Dual-Path Ransomware Detection Framework
摘要
Modern ransomware increasingly employs intermittent encryption—strategically encrypting only portions of a file—to evade detection systems that rely on global statistical features. This tactic effectively masks malicious activity, rendering conventional supervised classifiers and simple entropy-based heuristics obsolete. To counter this advanced threat, we introduce a novel dual-path hybrid intelligence framework that combines high-speed supervised classification with deep unsupervised anomaly detection. Our core innovation is to reframe the detection of intermittent encryption as an unsupervised learning problem. We use a density-based clustering algorithm (DBSCAN), augmented with specialized periodicity features derived from autocorrelation and Fourier analysis, to automatically identify the dense, anomalous statistical signatures of encrypted blocks within a file’s body.
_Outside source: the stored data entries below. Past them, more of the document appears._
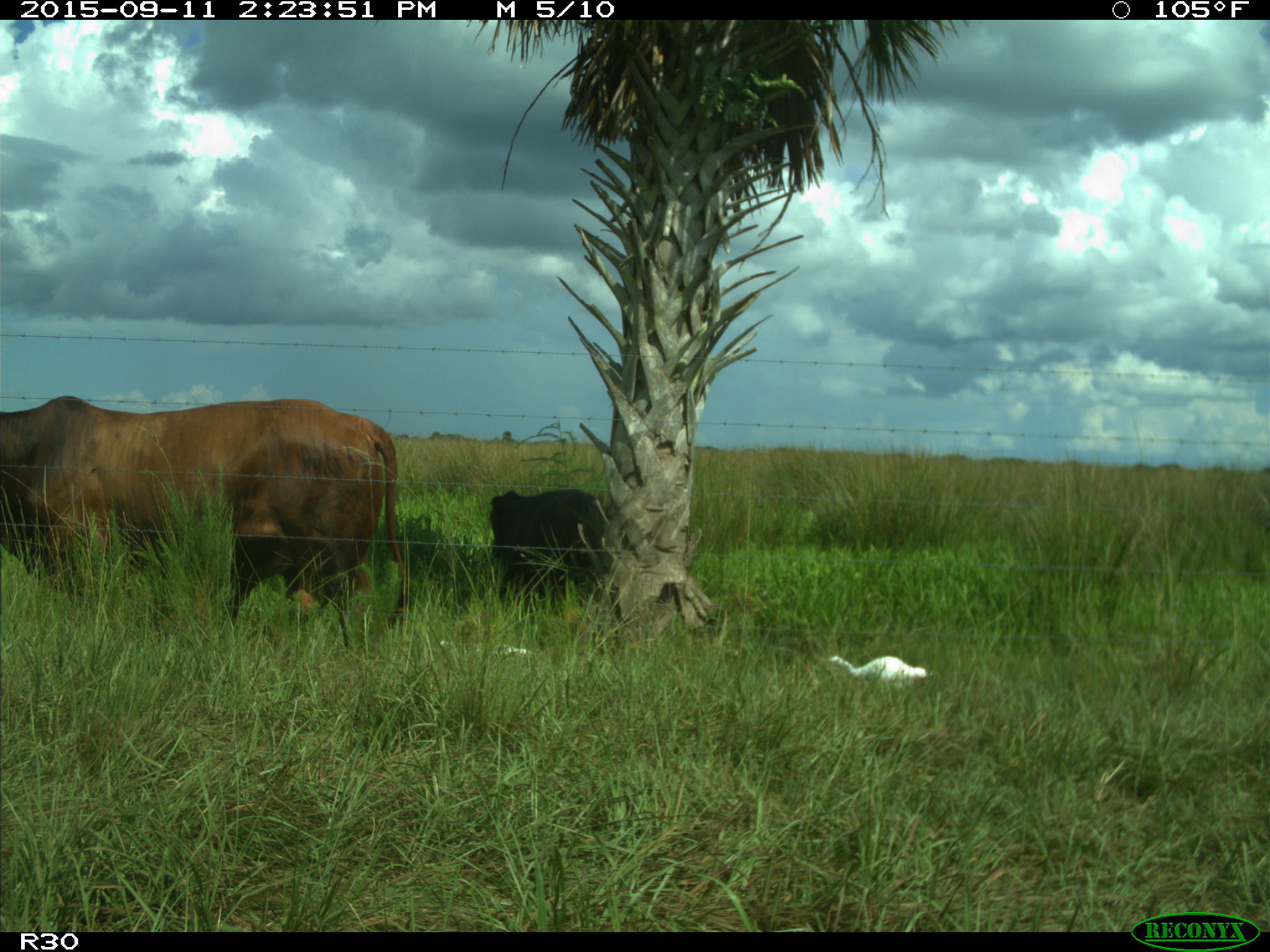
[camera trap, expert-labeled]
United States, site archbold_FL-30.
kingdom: Animalia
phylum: Chordata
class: Mammalia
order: Artiodactyla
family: Bovidae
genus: Bos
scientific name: Bos taurus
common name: domestic cow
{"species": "Bos taurus (domestic cow)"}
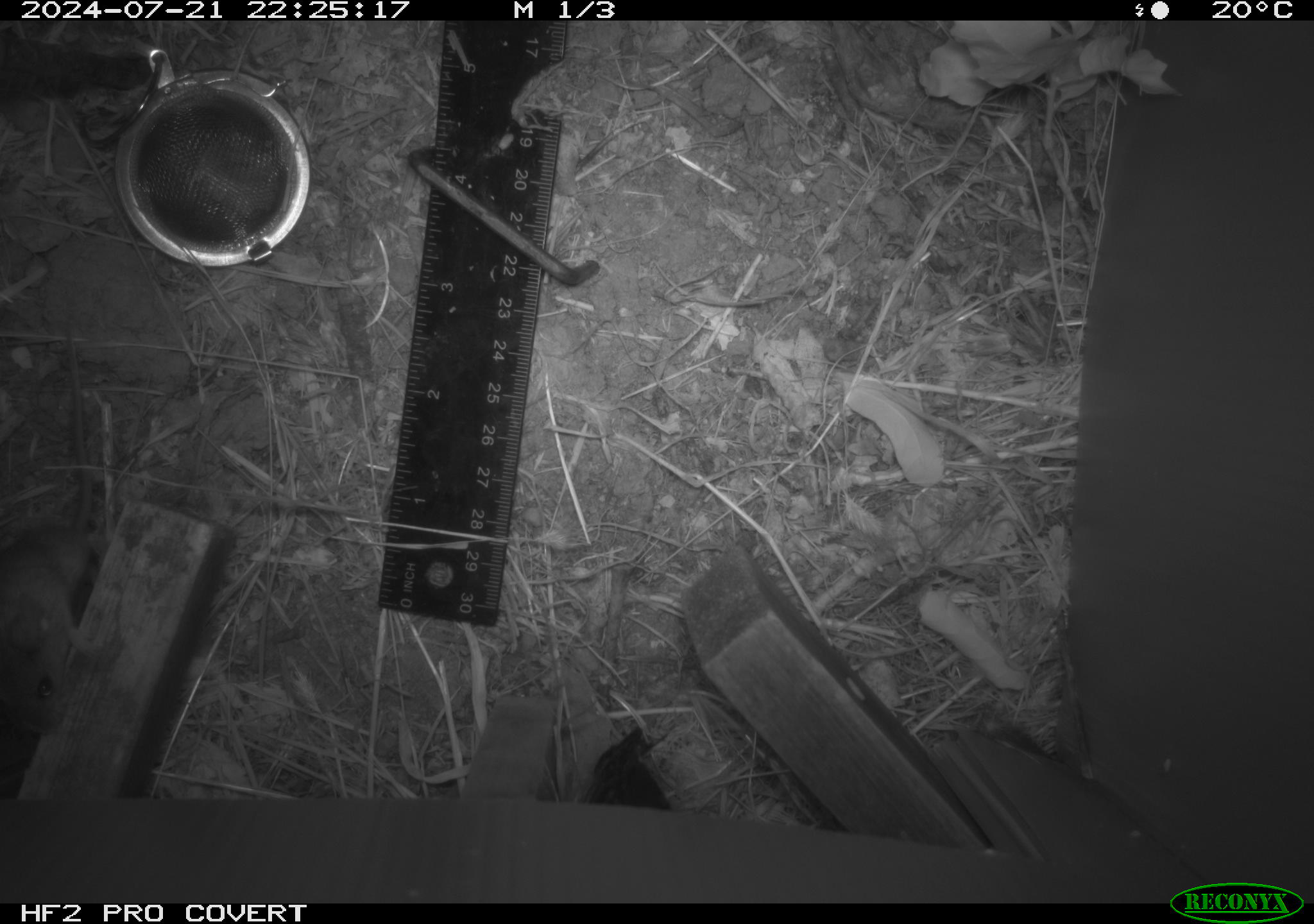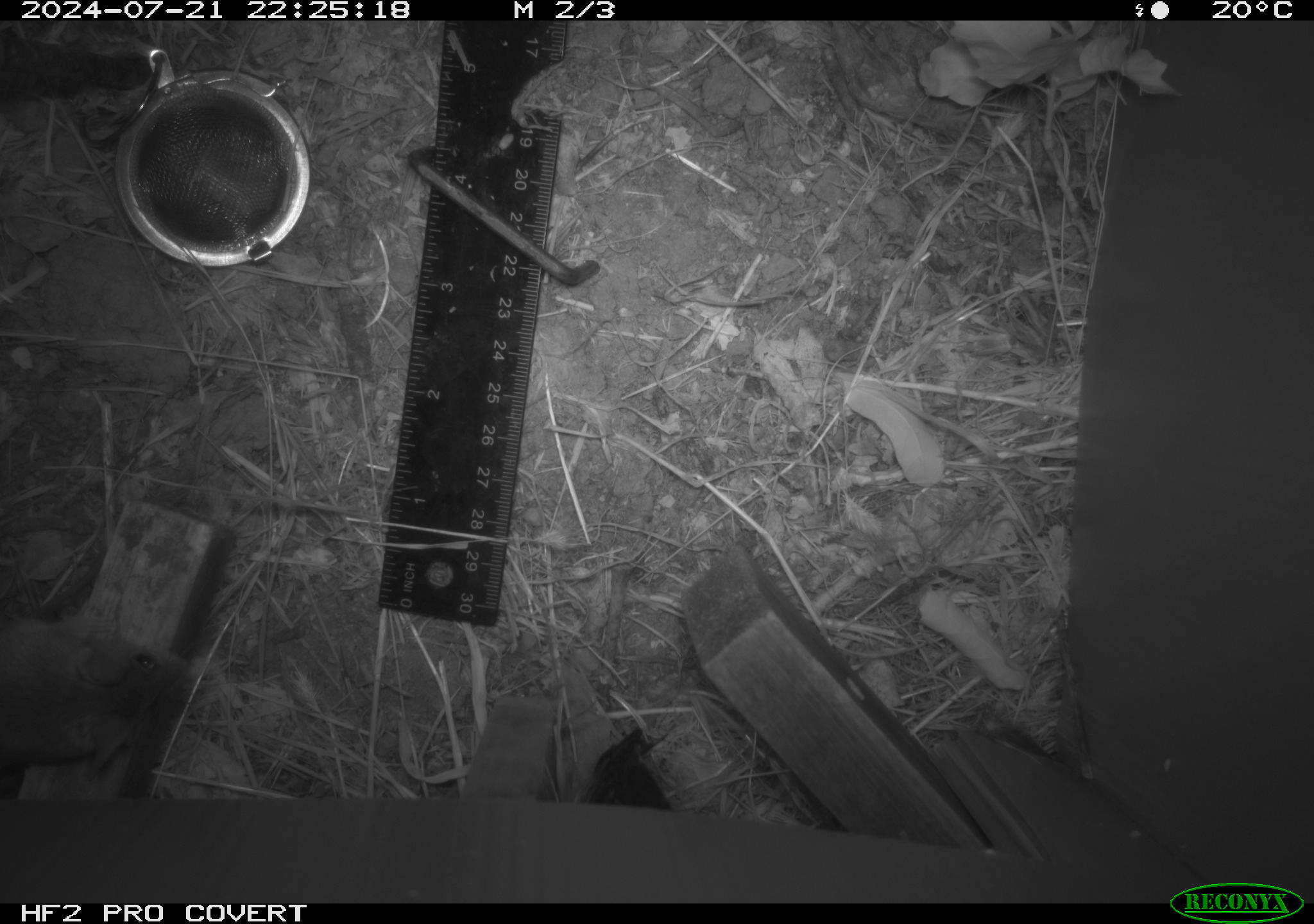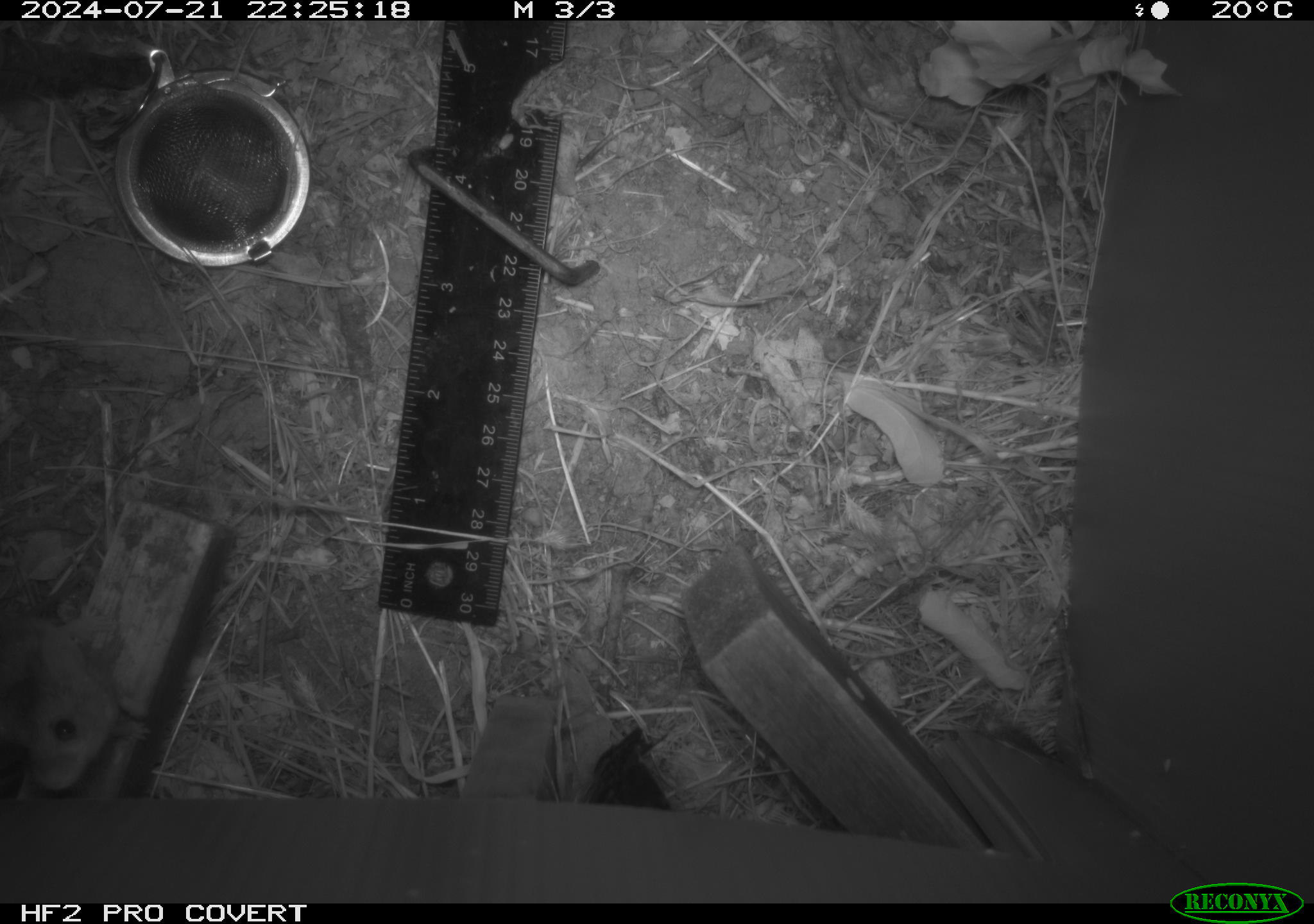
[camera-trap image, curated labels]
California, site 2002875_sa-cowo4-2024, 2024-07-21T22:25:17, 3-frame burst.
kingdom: Animalia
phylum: Chordata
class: Mammalia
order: Rodentia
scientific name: Rodentia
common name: mouse species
Mouse species (Rodentia).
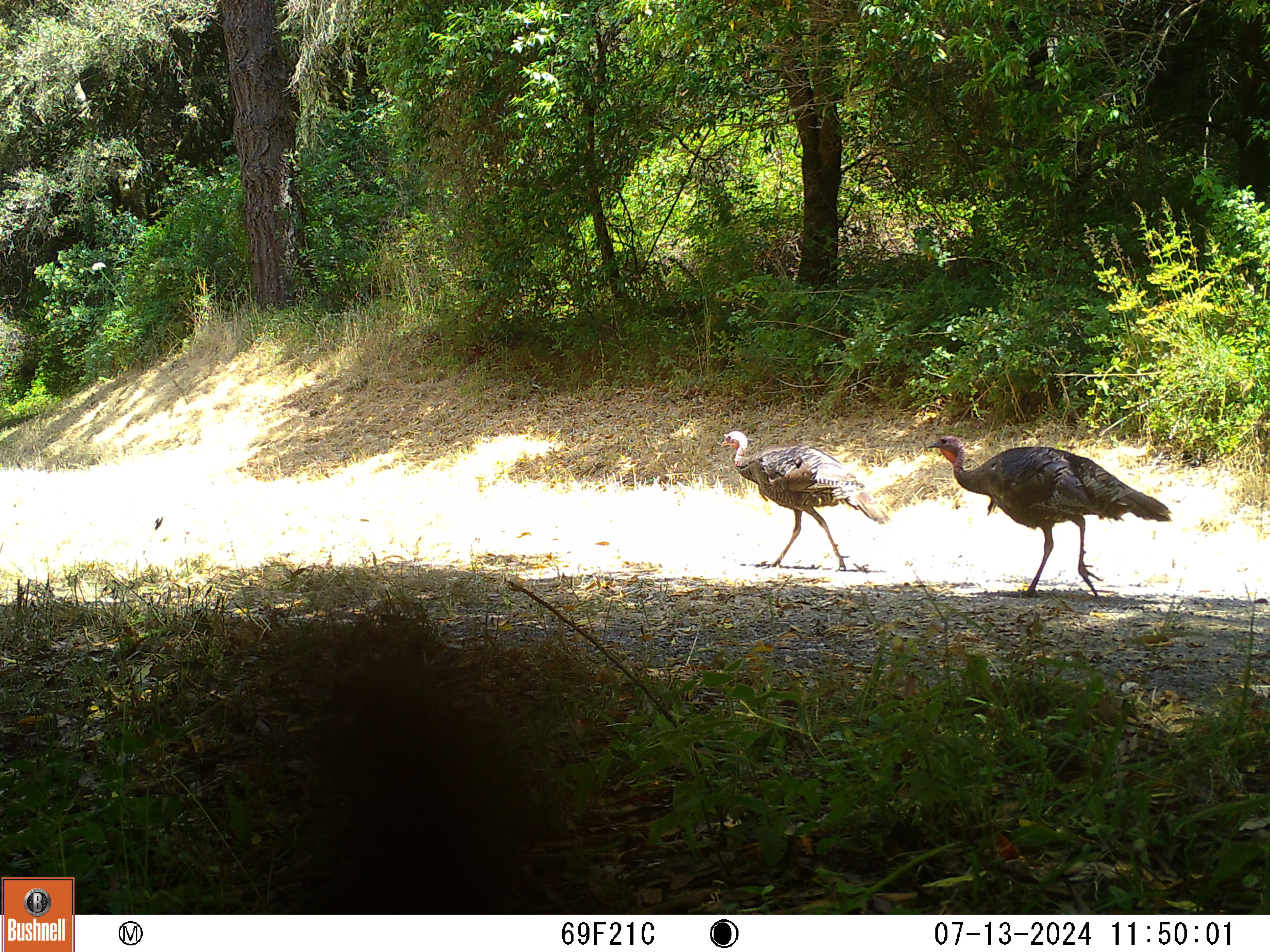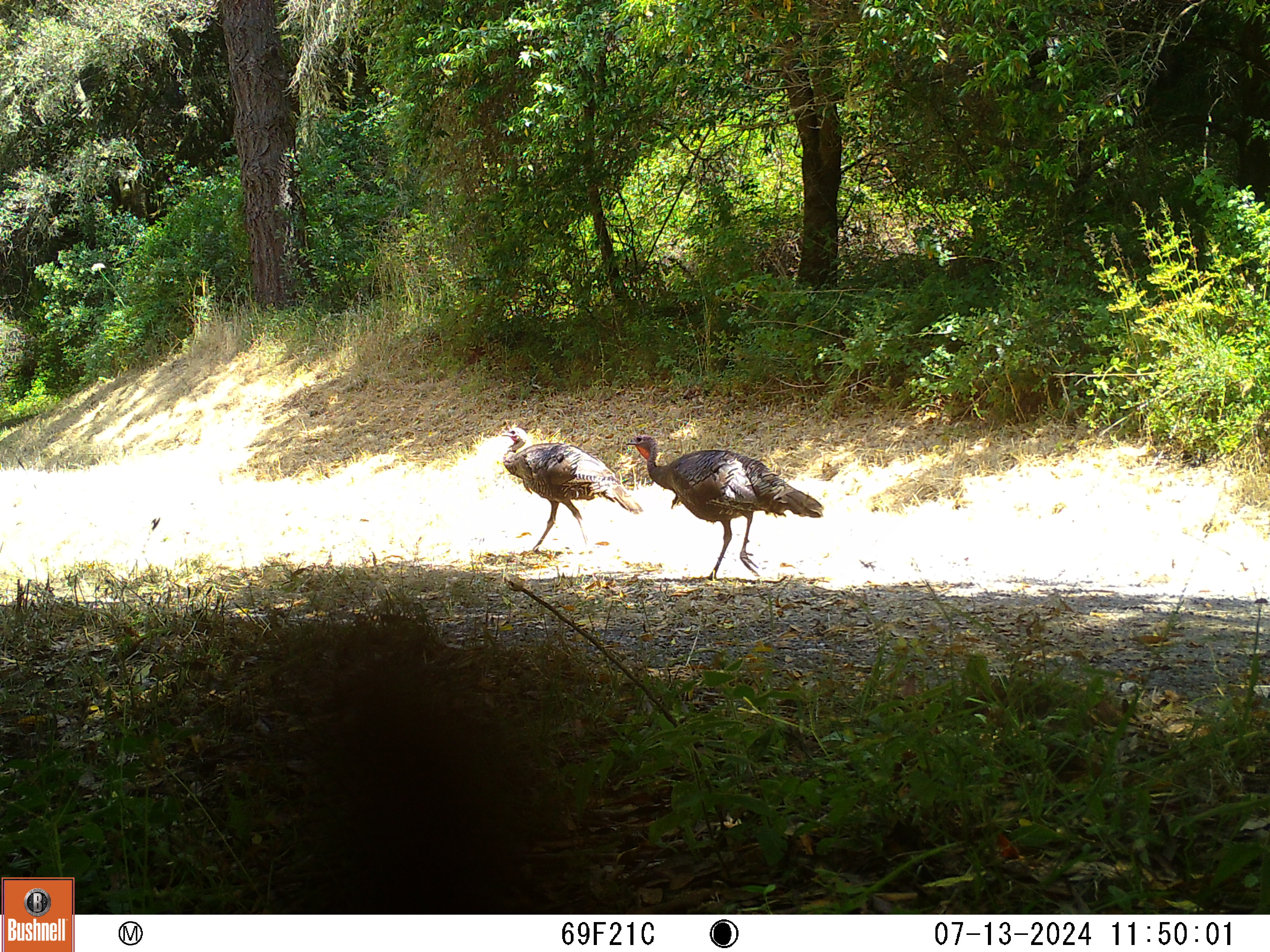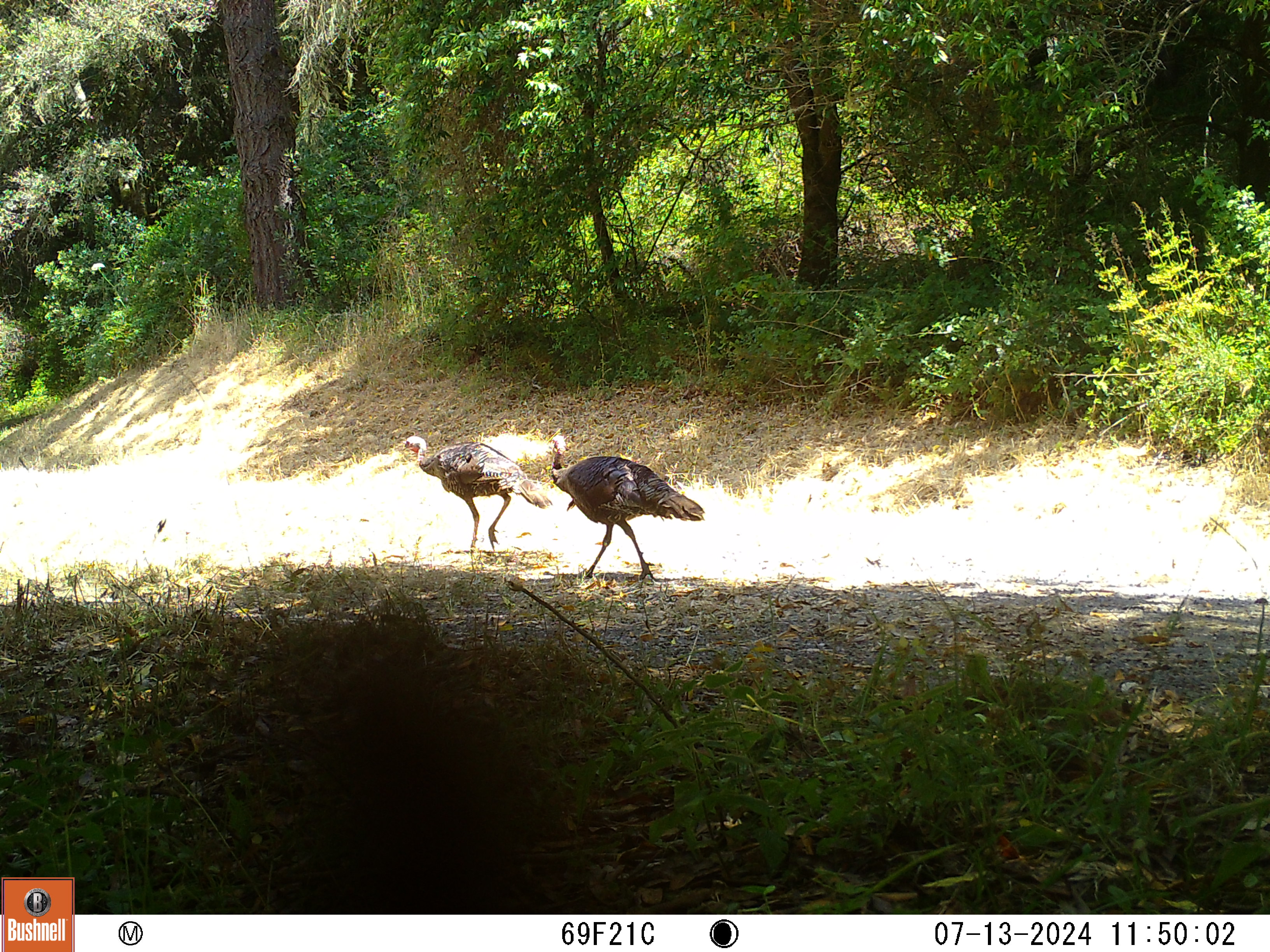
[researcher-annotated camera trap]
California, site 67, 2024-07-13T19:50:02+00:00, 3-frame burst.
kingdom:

This deep scan runs concurrently with a rapid, supervised stacked generalization model that performs triage on file headers and footers. Evaluated on a large-scale dataset of 200,000 files, our integrated framework achieves an accuracy of 0.999. More critically, it demonstrates unprecedented effectiveness on difficult-case scenarios, correctly identifying 99.5% of intermittently encrypted files (compared to 21% for supervised-only models) while simultaneously reducing the false positive rate on legitimate compressed archives to just 0.1%. By resolving the speed-versus-depth trade-off, our framework presents a robust and scalable solution to a critical, evolving challenge in cybersecurity.